### Task goal:
Please write out the data below once more, exactly as it stands.

· · ·

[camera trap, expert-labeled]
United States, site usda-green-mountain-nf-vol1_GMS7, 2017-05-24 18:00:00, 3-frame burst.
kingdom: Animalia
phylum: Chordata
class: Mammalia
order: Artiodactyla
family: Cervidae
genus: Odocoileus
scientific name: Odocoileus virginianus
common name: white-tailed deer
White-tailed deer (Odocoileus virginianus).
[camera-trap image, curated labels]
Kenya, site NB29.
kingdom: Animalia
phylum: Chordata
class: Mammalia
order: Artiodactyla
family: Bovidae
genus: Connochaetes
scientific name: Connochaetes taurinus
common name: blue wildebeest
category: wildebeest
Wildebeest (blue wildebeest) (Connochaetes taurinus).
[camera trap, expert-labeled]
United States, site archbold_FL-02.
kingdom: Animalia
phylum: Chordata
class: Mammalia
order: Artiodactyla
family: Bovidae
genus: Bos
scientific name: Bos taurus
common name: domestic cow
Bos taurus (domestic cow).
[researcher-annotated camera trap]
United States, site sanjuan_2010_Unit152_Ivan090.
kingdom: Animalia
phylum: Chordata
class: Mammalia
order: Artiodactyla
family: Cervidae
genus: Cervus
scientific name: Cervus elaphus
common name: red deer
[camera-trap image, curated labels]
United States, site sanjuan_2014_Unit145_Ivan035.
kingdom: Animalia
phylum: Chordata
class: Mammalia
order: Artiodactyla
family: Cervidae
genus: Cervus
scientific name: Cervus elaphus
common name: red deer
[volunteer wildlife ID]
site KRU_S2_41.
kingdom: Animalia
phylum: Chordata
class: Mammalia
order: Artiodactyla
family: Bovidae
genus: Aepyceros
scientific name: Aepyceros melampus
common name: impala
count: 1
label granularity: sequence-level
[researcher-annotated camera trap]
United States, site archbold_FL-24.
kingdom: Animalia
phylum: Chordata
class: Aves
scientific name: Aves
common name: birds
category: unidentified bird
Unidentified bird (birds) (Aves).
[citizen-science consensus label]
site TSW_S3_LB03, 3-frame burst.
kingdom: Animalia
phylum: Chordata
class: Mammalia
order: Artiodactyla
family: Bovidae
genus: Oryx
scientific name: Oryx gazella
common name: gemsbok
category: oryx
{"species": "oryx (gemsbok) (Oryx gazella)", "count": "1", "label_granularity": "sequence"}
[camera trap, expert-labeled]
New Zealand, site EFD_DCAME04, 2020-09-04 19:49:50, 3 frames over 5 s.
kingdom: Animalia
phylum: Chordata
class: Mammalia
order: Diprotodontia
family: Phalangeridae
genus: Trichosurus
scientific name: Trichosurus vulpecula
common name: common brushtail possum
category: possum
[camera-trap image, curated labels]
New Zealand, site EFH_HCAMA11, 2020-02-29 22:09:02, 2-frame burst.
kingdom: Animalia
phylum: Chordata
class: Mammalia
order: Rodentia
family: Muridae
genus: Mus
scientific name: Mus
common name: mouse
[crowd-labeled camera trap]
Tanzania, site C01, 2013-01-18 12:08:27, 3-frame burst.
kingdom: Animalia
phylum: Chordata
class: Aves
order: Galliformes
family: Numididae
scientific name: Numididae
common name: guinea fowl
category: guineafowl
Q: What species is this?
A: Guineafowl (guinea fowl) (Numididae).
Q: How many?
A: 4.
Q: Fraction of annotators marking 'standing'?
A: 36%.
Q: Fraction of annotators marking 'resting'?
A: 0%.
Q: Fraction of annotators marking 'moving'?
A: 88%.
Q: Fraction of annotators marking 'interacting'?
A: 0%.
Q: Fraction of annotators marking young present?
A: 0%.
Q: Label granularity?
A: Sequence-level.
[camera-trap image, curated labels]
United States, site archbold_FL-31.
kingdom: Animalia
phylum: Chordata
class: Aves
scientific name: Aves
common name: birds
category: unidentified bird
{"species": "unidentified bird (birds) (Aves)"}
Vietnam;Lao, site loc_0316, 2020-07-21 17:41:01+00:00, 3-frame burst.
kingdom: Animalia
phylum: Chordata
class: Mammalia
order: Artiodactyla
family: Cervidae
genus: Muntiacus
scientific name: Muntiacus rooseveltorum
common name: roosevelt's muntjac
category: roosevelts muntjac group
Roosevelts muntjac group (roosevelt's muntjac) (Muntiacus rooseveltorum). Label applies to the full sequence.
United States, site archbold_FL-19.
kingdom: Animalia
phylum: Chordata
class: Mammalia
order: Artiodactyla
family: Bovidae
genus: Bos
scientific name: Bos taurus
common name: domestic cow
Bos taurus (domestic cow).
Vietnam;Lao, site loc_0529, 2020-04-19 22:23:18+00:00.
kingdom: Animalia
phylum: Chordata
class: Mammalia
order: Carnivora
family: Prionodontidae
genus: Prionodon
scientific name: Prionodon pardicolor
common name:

· · ·

### Answer for the task:
[camera trap, expert-labeled]
United States, site usda-green-mountain-nf-vol1_GMS7, 2017-05-24 18:00:00, 3-frame burst.
kingdom: Animalia
phylum: Chordata
class: Mammalia
order: Artiodactyla
family: Cervidae
genus: Odocoileus
scientific name: Odocoileus virginianus
common name: white-tailed deer
White-tailed deer (Odocoileus virginianus).
[camera-trap image, curated labels]
Kenya, site NB29.
kingdom: Animalia
phylum: Chordata
class: Mammalia
order: Artiodactyla
family: Bovidae
genus: Connochaetes
scientific name: Connochaetes taurinus
common name: blue wildebeest
category: wildebeest
Wildebeest (blue wildebeest) (Connochaetes taurinus).
[camera trap, expert-labeled]
United States, site archbold_FL-02.
kingdom: Animalia
phylum: Chordata
class: Mammalia
order: Artiodactyla
family: Bovidae
genus: Bos
scientific name: Bos taurus
common name: domestic cow
Bos taurus (domestic cow).
[researcher-annotated camera trap]
United States, site sanjuan_2010_Unit152_Ivan090.
kingdom: Animalia
phylum: Chordata
class: Mammalia
order: Artiodactyla
family: Cervidae
genus: Cervus
scientific name: Cervus elaphus
common name: red deer
[camera-trap image, curated labels]
United States, site sanjuan_2014_Unit145_Ivan035.
kingdom: Animalia
phylum: Chordata
class: Mammalia
order: Artiodactyla
family: Cervidae
genus: Cervus
scientific name: Cervus elaphus
common name: red deer
[volunteer wildlife ID]
site KRU_S2_41.
kingdom: Animalia
phylum: Chordata
class: Mammalia
order: Artiodactyla
family: Bovidae
genus: Aepyceros
scientific name: Aepyceros melampus
common name: impala
count: 1
label granularity: sequence-level
[researcher-annotated camera trap]
United States, site archbold_FL-24.
kingdom: Animalia
phylum: Chordata
class: Aves
scientific name: Aves
common name: birds
category: unidentified bird
Unidentified bird (birds) (Aves).
[citizen-science consensus label]
site TSW_S3_LB03, 3-frame burst.
kingdom: Animalia
phylum: Chordata
class: Mammalia
order: Artiodactyla
family: Bovidae
genus: Oryx
scientific name: Oryx gazella
common name: gemsbok
category: oryx
{"species": "oryx (gemsbok) (Oryx gazella)", "count": "1", "label_granularity": "sequence"}
[camera trap, expert-labeled]
New Zealand, site EFD_DCAME04, 2020-09-04 19:49:50, 3 frames over 5 s.
kingdom: Animalia
phylum: Chordata
class: Mammalia
order: Diprotodontia
family: Phalangeridae
genus: Trichosurus
scientific name: Trichosurus vulpecula
common name: common brushtail possum
category: possum
[camera-trap image, curated labels]
New Zealand, site EFH_HCAMA11, 2020-02-29 22:09:02, 2-frame burst.
kingdom: Animalia
phylum: Chordata
class: Mammalia
order: Rodentia
family: Muridae
genus: Mus
scientific name: Mus
common name: mouse
[crowd-labeled camera trap]
Tanzania, site C01, 2013-01-18 12:08:27, 3-frame burst.
kingdom: Animalia
phylum: Chordata
class: Aves
order: Galliformes
family: Numididae
scientific name: Numididae
common name: guinea fowl
category: guineafowl
Q: What species is this?
A: Guineafowl (guinea fowl) (Numididae).
Q: How many?
A: 4.
Q: Fraction of annotators marking 'standing'?
A: 36%.
Q: Fraction of annotators marking 'resting'?
A: 0%.
Q: Fraction of annotators marking 'moving'?
A: 88%.
Q: Fraction of annotators marking 'interacting'?
A: 0%.
Q: Fraction of annotators marking young present?
A: 0%.
Q: Label granularity?
A: Sequence-level.
[camera-trap image, curated labels]
United States, site archbold_FL-31.
kingdom: Animalia
phylum: Chordata
class: Aves
scientific name: Aves
common name: birds
category: unidentified bird
{"species": "unidentified bird (birds) (Aves)"}
Vietnam;Lao, site loc_0316, 2020-07-21 17:41:01+00:00, 3-frame burst.
kingdom: Animalia
phylum: Chordata
class: Mammalia
order: Artiodactyla
family: Cervidae
genus: Muntiacus
scientific name: Muntiacus rooseveltorum
common name: roosevelt's muntjac
category: roosevelts muntjac group
Roosevelts muntjac group (roosevelt's muntjac) (Muntiacus rooseveltorum). Label applies to the full sequence.
United States, site archbold_FL-19.
kingdom: Animalia
phylum: Chordata
class: Mammalia
order: Artiodactyla
family: Bovidae
genus: Bos
scientific name: Bos taurus
common name: domestic cow
Bos taurus (domestic cow).
Vietnam;Lao, site loc_0529, 2020-04-19 22:23:18+00:00.
kingdom: Animalia
phylum: Chordata
class: Mammalia
order: Carnivora
family: Prionodontidae
genus: Prionodon
scientific name: Prionodon pardicolor
common name:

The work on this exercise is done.